Sunday, January 17, 2010

FINANCE: Why everyone owes everyone and no one can pay

Washington Post,January 17, 2010 on page B7: FINANCE:- Worth reading for all insightful taxpayers in particular.

"I.O.U. Why Everyone Owes Everyone and No One Can Pay" By John Lanchester. Simon & Shuster, 260 pp. $25

Much of our current plight, Lanchester argues, comes from lack of competition in the broadest possible sense. The end of the Cold War left the US with no countervailing ideological force to worry about.

With capitalism "unchallenged as the world's dominant political-economic system...it could have been predicted that the financial sector...was in a position to reward itself with a disproportionate piece of the economic pie. There was no global antagonist to point at and jeer at the rise in the number and size of the fat cats; there was no embarrassment about allowing the rich to get so much richer so very quickly." Let us check out the empirical evidence from data for the reality.

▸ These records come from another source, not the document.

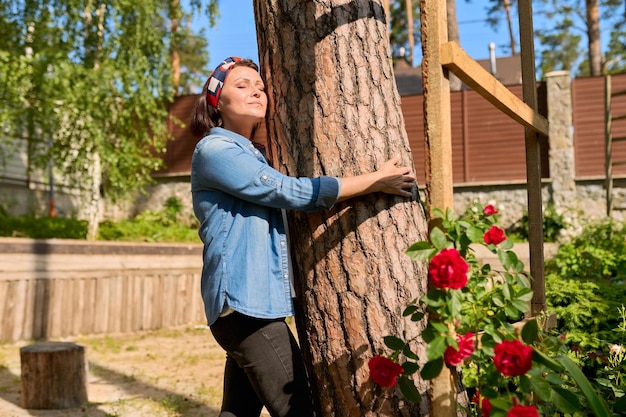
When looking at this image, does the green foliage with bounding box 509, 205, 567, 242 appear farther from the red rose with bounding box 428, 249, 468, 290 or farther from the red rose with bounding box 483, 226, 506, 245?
the red rose with bounding box 428, 249, 468, 290

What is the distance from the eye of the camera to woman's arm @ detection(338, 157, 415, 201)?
2.36 m

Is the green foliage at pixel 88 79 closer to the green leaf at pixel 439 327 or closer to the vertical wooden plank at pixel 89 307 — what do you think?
the vertical wooden plank at pixel 89 307

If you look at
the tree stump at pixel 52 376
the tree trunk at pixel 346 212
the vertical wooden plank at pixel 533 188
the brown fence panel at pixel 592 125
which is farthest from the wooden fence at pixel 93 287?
the brown fence panel at pixel 592 125

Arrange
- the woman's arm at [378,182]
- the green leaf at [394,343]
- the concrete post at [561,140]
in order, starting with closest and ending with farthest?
1. the green leaf at [394,343]
2. the woman's arm at [378,182]
3. the concrete post at [561,140]

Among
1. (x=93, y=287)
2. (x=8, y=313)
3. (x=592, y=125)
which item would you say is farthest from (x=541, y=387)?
(x=592, y=125)

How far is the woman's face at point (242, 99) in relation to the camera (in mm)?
2695

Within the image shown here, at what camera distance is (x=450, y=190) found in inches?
81.4

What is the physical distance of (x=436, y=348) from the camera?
74.7 inches

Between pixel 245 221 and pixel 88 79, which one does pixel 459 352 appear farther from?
pixel 88 79

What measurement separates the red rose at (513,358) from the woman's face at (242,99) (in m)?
1.34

As for the bust bailout syndrome that has afficted the US and other economies, Lanchester sums it up in a phrase that could almost be a poetic couplet: "a huge, unregulated boom in which almost all the upside went directly into private hands, followed by a gigantic bust in which the losses were socialized."

Comment: Perhaps such political economy of the private and public sectors as I sent my past blogs may be useful reference for China's socialized system apropos of Sino-American Economics.

Francis Shieh aka Xie Shihao, a lifelong reader trying to learn the happenings of economics in the name of globalization on Sunday, January 17,2010 at 8.38 a.m.